→ **Description of the task**: Please output only the lines that run from the line containing "In order from closest to farthest, where do" through the end of the material below, exactly.

* START Items *

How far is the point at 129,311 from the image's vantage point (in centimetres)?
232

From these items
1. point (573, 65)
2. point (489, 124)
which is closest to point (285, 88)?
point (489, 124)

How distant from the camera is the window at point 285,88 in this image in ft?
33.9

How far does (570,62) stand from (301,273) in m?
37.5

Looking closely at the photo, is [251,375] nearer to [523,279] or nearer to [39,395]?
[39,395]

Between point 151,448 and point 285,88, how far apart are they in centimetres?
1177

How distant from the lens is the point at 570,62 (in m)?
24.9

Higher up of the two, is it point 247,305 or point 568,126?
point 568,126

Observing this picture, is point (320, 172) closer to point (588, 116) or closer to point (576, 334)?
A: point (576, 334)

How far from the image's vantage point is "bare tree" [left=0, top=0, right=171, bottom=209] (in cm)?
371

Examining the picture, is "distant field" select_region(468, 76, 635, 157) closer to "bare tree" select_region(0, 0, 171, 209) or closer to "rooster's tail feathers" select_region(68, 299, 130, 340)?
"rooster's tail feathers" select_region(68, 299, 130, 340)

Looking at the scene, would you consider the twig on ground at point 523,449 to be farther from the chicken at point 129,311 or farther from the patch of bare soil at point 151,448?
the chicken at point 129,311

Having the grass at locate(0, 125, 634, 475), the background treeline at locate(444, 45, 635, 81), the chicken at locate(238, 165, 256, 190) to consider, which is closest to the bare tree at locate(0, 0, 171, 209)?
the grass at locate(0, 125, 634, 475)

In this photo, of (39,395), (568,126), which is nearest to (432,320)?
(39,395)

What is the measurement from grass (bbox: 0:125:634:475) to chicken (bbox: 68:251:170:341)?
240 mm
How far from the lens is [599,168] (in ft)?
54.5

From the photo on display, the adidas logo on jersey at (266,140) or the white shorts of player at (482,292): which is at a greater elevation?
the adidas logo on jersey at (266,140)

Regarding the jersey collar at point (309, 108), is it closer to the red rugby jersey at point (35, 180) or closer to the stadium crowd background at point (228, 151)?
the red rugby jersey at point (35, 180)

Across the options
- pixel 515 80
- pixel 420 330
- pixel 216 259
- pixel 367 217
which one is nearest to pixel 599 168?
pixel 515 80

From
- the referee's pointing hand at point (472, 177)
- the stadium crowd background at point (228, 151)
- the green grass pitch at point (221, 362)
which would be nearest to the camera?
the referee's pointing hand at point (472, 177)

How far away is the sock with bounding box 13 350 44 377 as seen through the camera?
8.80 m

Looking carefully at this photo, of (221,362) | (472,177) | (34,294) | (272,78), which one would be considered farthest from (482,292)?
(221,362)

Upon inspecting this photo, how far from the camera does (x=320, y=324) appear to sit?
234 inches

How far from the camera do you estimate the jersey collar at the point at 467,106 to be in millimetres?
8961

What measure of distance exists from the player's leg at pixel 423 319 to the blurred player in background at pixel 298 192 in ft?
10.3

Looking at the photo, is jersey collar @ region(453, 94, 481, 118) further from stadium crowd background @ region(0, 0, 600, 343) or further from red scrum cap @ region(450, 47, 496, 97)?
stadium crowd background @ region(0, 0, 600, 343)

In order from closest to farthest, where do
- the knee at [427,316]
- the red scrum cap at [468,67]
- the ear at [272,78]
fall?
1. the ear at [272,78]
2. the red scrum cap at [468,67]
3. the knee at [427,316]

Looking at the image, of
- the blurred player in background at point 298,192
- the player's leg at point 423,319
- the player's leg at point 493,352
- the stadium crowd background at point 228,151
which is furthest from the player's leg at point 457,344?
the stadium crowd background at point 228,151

* END Items *

→ **Task result**:
In order from closest to farthest, where do
- the knee at [427,316]
- the red scrum cap at [468,67]
- the ear at [272,78]
fall?
1. the ear at [272,78]
2. the red scrum cap at [468,67]
3. the knee at [427,316]

Looking at the image, of
- the blurred player in background at point 298,192
- the player's leg at point 423,319
- the player's leg at point 493,352
- the stadium crowd background at point 228,151
which is furthest from the player's leg at point 457,344?
the stadium crowd background at point 228,151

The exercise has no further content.